[Stored data entries]

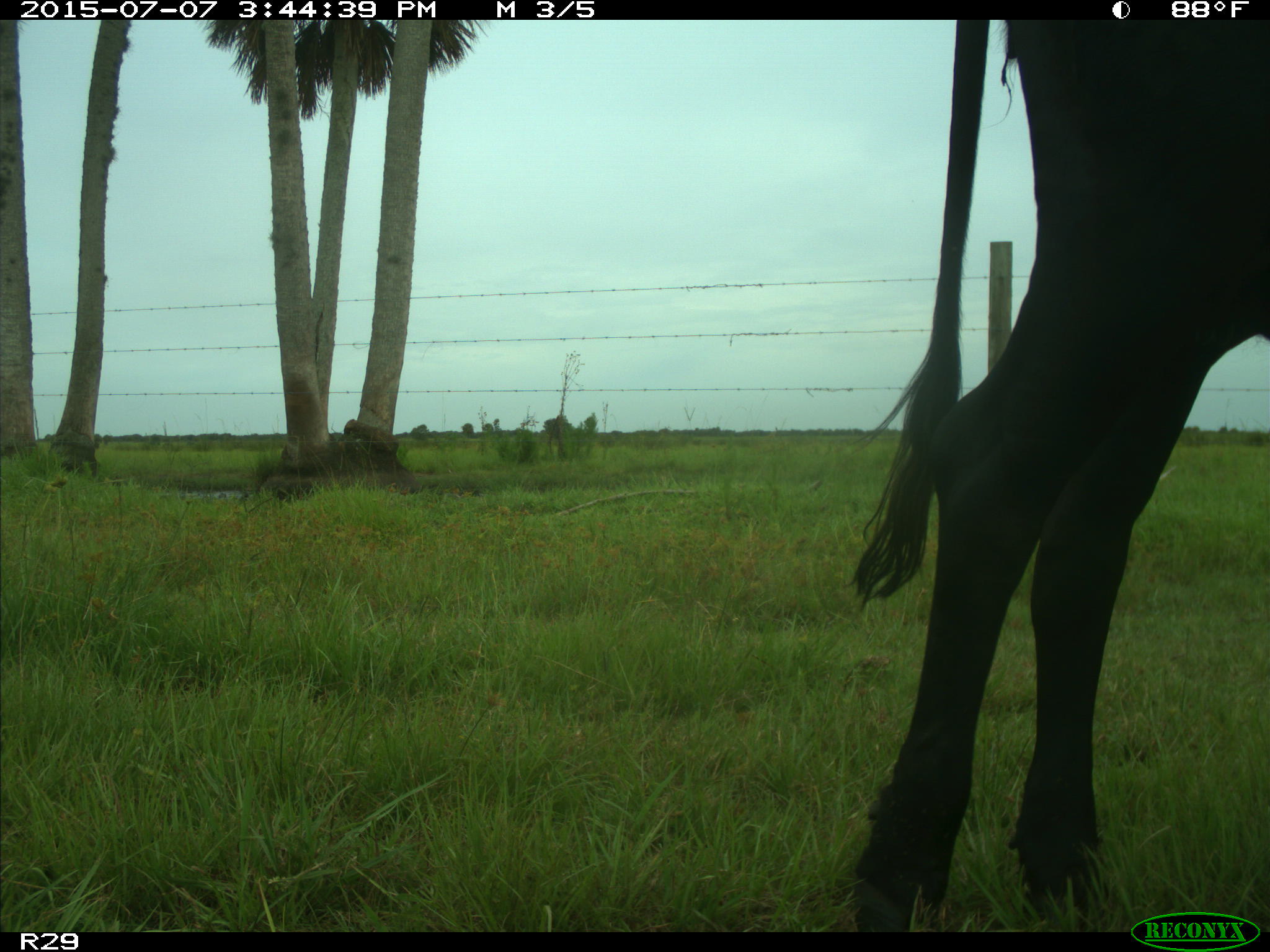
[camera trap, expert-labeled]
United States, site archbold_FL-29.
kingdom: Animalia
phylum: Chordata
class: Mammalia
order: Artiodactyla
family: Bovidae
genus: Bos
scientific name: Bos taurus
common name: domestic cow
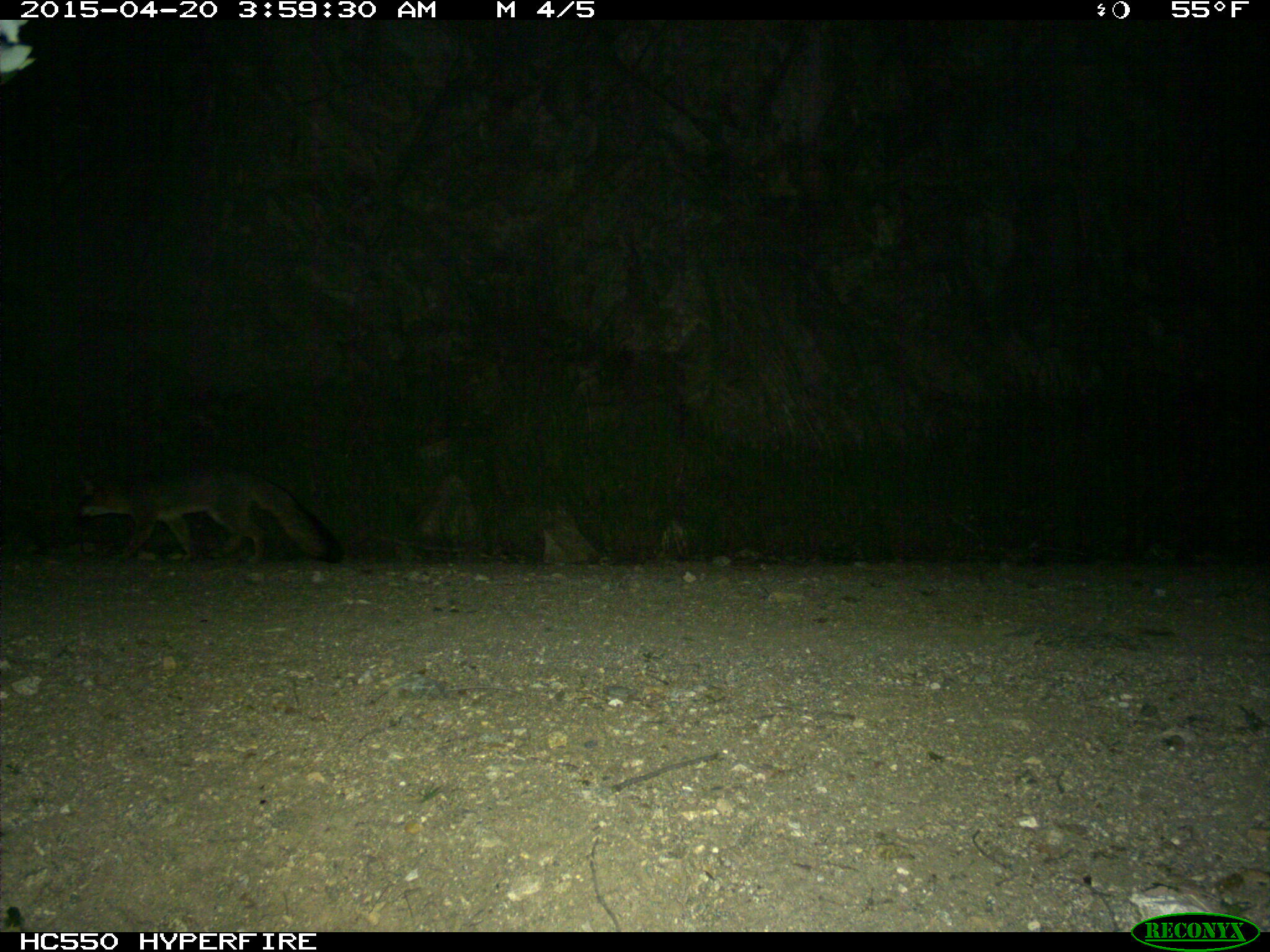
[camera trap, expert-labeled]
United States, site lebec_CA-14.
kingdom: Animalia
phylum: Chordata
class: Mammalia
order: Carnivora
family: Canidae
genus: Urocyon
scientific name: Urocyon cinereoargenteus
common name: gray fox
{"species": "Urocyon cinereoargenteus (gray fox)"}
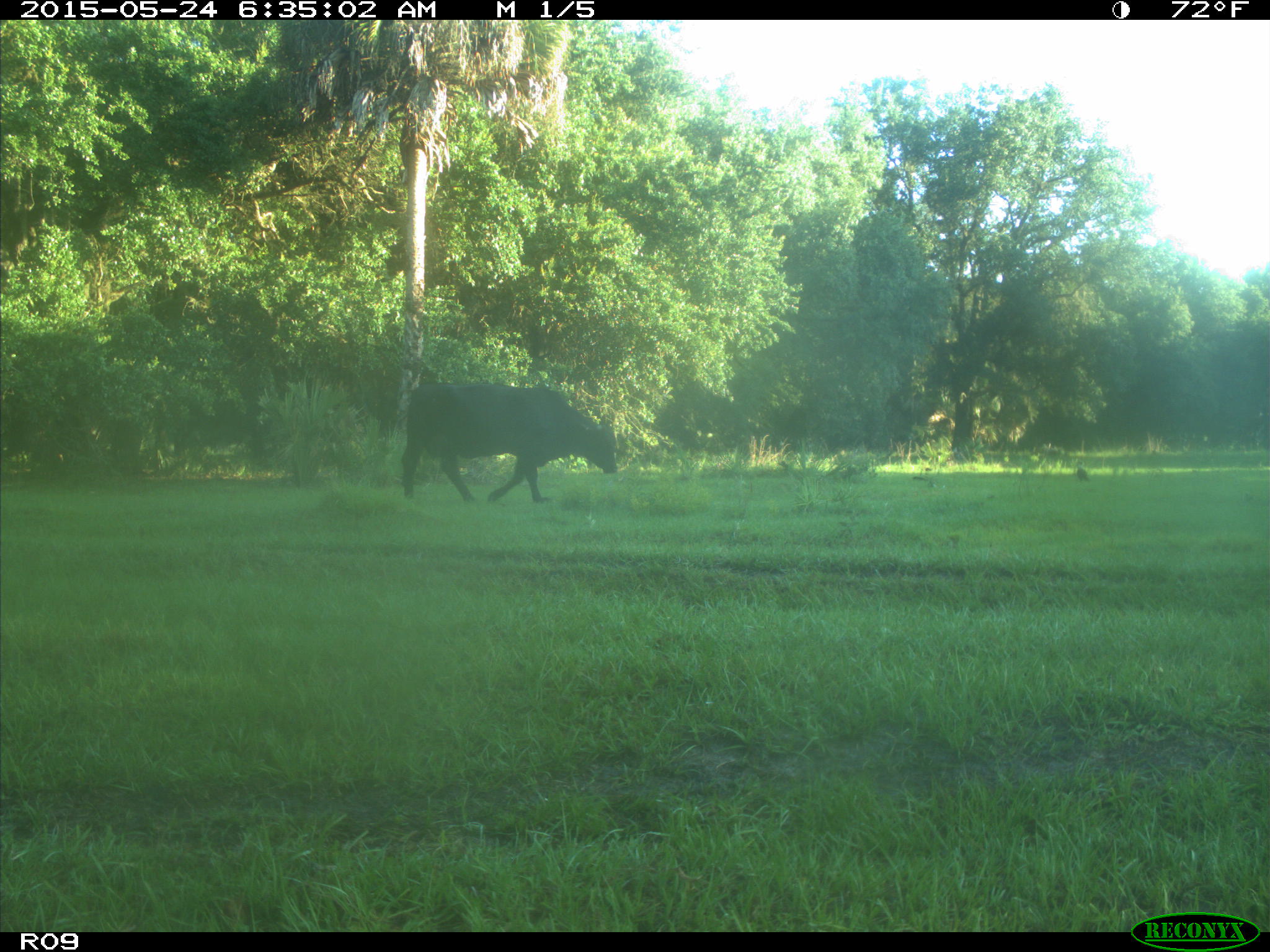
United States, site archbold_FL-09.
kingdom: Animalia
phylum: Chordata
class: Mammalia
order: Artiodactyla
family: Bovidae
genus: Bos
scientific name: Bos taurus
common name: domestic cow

Exercise directions
Reproduce the data above exactly, leaving each picture out.

Answer box
[camera trap, expert-labeled]
United States, site archbold_FL-29.
kingdom: Animalia
phylum: Chordata
class: Mammalia
order: Artiodactyla
family: Bovidae
genus: Bos
scientific name: Bos taurus
common name: domestic cow
[camera trap, expert-labeled]
United States, site lebec_CA-14.
kingdom: Animalia
phylum: Chordata
class: Mammalia
order: Carnivora
family: Canidae
genus: Urocyon
scientific name: Urocyon cinereoargenteus
common name: gray fox
{"species": "Urocyon cinereoargenteus (gray fox)"}
United States, site archbold_FL-09.
kingdom: Animalia
phylum: Chordata
class: Mammalia
order: Artiodactyla
family: Bovidae
genus: Bos
scientific name: Bos taurus
common name: domestic cow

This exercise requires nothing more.